- **WHAT YOU ARE ASKED TO DO**
From the passage on the UK property market, quote the words starting at "One in five" and ending at "can't have completed...".

- **SELECTED EXCERPT**
This is also scary at the moment...for people trying to sell....just another sign of the grinding noises from the ecomony....taking away the fear will be the only oil we need to get it going.
One in five properties in some areas of the UK has been on the market for the whole of 2008, data suggests.
BBC NEWS | Business | 'Stagnation' hits property market
But that's usually because they're unaffordable. You can only really risk paying over the odds for a house if it's the last house you'll ever buy and all you'll ever do with it is pay it off and live in it. There's one near me that came on last year at offers over £280K. A ridiculous price for what it is.
3 bedroom detached house for sale in Holmlea Station Road Kirknewton, EH27 8DG, EH27 It sat with a sold sign on it for ages; then went back on the market as obviously the people who made the offer on it can't have completed...
Now this, in
realistically affordable terms, is around a £200K-220K house... It's a house for a middle manager. NOT one for someone earning 80K a year which is what
you'd need to be earning to afford it.... And there's more to affording something than just being able, by fair means or fowl, to lay your hands on the money for it....

[Text extractions by page]
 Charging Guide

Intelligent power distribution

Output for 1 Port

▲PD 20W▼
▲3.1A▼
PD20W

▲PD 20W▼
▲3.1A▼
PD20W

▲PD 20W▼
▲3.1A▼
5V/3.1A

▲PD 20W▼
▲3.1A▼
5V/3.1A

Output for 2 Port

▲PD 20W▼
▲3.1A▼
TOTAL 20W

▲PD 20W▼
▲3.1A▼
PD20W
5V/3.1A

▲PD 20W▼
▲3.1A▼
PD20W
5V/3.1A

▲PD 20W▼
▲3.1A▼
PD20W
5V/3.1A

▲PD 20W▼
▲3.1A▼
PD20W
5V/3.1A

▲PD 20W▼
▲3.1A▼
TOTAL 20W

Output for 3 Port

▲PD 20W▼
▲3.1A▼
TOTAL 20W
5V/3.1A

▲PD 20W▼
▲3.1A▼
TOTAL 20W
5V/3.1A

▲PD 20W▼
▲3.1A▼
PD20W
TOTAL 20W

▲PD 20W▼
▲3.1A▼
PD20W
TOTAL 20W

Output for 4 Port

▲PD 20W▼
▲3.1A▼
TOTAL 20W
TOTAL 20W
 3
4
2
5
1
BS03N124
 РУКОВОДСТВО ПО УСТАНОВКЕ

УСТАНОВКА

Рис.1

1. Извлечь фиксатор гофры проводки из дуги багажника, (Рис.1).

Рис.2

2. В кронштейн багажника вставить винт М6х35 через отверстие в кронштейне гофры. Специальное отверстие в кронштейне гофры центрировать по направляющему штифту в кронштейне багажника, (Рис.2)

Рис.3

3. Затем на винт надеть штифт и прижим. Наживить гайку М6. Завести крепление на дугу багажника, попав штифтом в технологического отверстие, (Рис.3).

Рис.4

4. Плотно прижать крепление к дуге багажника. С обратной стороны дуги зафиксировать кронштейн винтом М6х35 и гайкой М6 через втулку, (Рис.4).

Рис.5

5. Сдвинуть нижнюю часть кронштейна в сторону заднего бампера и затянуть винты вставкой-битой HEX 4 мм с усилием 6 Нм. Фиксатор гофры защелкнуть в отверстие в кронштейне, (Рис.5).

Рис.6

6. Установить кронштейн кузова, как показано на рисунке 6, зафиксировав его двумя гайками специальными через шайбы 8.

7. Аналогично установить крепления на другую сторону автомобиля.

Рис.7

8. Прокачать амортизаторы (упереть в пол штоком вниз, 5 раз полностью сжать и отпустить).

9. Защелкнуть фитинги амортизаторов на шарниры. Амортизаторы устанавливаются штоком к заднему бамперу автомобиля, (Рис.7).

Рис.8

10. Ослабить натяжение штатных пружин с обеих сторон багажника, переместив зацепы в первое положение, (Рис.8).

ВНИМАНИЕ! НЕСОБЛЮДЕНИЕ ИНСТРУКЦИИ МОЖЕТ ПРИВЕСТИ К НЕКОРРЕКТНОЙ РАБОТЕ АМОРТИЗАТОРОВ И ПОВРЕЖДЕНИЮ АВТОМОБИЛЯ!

- **ANSWER**
One in five properties in some areas of the UK has been on the market for the whole of 2008, data suggests.
BBC NEWS | Business | 'Stagnation' hits property market
But that's usually because they're unaffordable. You can only really risk paying over the odds for a house if it's the last house you'll ever buy and all you'll ever do with it is pay it off and live in it. There's one near me that came on last year at offers over £280K. A ridiculous price for what it is.
3 bedroom detached house for sale in Holmlea Station Road Kirknewton, EH27 8DG, EH27 It sat with a sold sign on it for ages; then went back on the market as obviously the people who made the offer on it can't have completed...